Autism and Stigma

How do autistic adults experience stigma?


According to the neurologist who examined me first, autistic people are unaware that they are being bullied, stigmatized and socially isolated.
Almost all presumptions he was taught in the 1970’s and 80’s about social experience for autistic people has proved to be wrong.
Today even science recognizes that we are aware of being stigmatized due to our autism.
We feel isolated, we feel lonely, we feel it when we understand we are being avoided, patronized, mocked, bullied, selected for persecution and unwanted aggression due to our differences.

A few weeks ago I accepted a friendship request on Facebook from a man who belonged to a special interest page that I am also a member of.
I looked at his posts and decided he was safe. OK, friend request accepted. Now we can share info, see each other’s posts, and interact with each other on our personal pages.
I have many online friends and enjoy the interactions immensely. Since I do not do well in “real time” interactions due to my slow visual and audio processing issues, facebook and other internet web pages really do work as my “social life”.

Hours later, he sent me a message asking me to ” unfriend him” . It seems that he had his facebook page only for close friends and family members. (untrue, I had seen his page and some of the other friends were also members of the same special interest group). Well, I can be grateful that he didn’t just “block” and “unfriend” me, I suppose.
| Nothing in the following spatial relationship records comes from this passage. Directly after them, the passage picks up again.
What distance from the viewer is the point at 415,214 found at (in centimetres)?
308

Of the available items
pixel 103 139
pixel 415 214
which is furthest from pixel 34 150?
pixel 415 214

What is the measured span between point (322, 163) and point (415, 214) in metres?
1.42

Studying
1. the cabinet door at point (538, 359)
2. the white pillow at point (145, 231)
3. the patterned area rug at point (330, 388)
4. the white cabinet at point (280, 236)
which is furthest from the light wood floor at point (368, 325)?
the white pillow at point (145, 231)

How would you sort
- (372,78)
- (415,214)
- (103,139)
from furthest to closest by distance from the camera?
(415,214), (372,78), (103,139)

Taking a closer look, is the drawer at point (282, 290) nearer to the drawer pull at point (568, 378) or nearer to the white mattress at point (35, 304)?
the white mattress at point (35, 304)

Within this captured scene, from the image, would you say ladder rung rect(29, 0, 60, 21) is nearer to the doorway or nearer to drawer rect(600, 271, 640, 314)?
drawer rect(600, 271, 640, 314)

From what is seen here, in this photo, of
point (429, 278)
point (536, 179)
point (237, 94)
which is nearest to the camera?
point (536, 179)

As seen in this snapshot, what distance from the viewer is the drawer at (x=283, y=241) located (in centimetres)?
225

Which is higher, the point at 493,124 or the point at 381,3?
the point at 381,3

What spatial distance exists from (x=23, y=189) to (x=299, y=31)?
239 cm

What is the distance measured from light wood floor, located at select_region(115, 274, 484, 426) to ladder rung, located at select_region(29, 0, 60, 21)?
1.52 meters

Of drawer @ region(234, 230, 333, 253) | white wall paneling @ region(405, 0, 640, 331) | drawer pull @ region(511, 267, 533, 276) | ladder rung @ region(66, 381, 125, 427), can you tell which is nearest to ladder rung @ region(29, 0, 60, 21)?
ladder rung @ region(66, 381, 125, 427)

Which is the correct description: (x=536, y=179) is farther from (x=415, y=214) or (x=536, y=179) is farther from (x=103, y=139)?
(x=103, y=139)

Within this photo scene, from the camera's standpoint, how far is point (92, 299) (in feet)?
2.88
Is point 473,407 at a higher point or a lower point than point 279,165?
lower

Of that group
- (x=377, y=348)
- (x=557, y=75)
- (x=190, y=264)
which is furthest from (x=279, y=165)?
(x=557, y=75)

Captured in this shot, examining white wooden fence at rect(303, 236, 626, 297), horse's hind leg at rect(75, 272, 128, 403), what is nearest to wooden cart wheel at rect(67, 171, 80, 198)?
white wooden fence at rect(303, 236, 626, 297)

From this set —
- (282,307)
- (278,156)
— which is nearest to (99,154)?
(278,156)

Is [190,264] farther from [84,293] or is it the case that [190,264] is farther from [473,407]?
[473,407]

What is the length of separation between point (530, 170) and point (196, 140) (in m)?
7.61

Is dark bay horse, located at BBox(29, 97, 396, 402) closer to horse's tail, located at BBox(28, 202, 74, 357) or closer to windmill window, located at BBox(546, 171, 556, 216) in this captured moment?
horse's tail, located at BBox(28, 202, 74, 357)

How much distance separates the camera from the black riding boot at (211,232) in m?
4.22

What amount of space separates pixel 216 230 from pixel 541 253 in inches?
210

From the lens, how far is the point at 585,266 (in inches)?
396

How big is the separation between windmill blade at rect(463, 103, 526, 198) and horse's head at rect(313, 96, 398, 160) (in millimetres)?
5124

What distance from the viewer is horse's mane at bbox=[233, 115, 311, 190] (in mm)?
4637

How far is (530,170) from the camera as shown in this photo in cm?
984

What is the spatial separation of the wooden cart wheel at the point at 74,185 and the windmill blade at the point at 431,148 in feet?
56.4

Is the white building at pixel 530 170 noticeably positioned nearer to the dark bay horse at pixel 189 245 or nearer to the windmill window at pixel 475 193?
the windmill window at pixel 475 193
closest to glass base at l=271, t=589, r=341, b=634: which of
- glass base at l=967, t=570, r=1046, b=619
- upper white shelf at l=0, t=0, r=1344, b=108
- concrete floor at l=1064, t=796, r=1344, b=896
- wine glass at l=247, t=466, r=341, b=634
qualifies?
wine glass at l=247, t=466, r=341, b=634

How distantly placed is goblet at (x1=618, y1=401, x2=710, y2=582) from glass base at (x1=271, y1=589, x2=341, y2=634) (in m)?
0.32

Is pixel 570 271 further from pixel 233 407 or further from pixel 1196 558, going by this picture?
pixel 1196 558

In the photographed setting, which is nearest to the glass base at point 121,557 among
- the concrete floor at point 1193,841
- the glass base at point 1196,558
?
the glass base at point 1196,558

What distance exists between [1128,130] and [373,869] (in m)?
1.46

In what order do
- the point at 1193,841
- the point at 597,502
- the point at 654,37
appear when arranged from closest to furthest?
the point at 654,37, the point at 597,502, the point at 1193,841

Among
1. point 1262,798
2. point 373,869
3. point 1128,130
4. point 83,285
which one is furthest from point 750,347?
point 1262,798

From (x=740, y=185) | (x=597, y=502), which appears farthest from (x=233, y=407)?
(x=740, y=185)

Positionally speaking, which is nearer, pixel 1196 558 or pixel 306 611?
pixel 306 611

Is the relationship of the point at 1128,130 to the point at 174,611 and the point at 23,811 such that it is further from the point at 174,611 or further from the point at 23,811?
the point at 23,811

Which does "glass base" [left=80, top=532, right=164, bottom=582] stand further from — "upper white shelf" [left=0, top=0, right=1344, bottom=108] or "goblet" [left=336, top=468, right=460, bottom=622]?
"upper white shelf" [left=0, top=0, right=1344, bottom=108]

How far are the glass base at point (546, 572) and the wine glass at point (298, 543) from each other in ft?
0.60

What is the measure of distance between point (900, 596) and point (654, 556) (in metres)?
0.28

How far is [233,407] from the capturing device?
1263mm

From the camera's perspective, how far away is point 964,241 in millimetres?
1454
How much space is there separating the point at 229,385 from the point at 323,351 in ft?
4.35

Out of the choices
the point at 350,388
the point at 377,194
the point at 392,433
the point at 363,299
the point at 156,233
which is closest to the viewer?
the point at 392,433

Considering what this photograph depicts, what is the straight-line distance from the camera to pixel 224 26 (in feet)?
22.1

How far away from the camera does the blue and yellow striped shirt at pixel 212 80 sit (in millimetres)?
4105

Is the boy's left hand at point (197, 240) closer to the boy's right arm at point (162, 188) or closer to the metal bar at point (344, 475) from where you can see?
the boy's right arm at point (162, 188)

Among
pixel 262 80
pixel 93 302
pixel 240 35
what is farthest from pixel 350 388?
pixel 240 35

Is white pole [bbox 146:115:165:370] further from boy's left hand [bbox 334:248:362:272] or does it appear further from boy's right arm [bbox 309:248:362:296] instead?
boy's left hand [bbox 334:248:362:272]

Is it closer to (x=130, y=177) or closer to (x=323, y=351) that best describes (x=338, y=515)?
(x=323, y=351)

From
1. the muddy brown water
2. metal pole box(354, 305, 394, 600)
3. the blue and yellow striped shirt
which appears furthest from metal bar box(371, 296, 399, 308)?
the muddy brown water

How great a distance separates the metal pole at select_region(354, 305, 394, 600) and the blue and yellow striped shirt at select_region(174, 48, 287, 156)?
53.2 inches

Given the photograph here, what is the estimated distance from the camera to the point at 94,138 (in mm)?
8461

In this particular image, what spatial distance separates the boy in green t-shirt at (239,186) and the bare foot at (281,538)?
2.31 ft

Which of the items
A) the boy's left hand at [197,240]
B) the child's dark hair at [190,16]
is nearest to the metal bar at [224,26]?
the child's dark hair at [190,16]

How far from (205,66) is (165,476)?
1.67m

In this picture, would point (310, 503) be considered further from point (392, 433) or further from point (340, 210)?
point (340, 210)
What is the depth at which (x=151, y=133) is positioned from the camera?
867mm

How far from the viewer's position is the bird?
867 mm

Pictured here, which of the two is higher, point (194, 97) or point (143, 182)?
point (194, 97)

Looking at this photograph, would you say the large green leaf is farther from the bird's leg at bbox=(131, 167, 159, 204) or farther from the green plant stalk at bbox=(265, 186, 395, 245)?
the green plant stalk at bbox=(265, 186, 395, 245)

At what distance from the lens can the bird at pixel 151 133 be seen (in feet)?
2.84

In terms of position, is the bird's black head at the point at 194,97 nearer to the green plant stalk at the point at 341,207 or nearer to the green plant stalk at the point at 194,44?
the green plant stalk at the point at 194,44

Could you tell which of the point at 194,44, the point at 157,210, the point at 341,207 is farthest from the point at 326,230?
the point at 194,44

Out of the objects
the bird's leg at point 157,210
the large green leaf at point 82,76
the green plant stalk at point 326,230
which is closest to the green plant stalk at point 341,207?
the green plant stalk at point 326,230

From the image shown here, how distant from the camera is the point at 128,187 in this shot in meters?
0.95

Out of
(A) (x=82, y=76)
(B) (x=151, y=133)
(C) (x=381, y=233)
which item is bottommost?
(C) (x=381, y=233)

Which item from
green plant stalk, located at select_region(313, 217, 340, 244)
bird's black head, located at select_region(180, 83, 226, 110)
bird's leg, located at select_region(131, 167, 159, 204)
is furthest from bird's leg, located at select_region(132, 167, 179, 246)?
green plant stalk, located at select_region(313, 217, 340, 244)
I think he saw my link on my personal page that shows my blog address “old lady with autism”. and it scared him off.

It is unlikely that my politics or my random comments offended him, I keep my political ideas to myself and don’t randomly rant about sensitive issues, I find all of that too upsetting and I don’t like to fight or to justify myself, I have said before, I am a lover, not a fighter. I do off and on post links to diagnosis of autism in adults but it is not even 10 percent of my normal content. I have drawn others specifically, I think because of my being open about being autistic.

Thinking about this experience, and also reading about how another neurodivergent friend was harassed and bullied and mocked because of her posts on another special interest page, I thought I might do a bit of research on how autistic folk are affected by stigma.

Guess what?
There were pages and pages of rants, commiseration, sympathy, empathy, discussion and suggestions for parents, siblings, caretakers of autistic children and one which also included caretakers of adult children.
There were studies and pages of blogs, support groups, “educational pages” planted to draw business for therapy groups and institutions, etc. all about how families and parents and partners and caretakers experience stigma over the autistic individual’s differences and stuggles…….
and, ( you know what I am going to say next) not ONE page about how autistic people experience stigma, not one study, only a few blogs by autistic folk like me.

Draw your own conclusions. I have no answers, but I can see a problem here…. can you?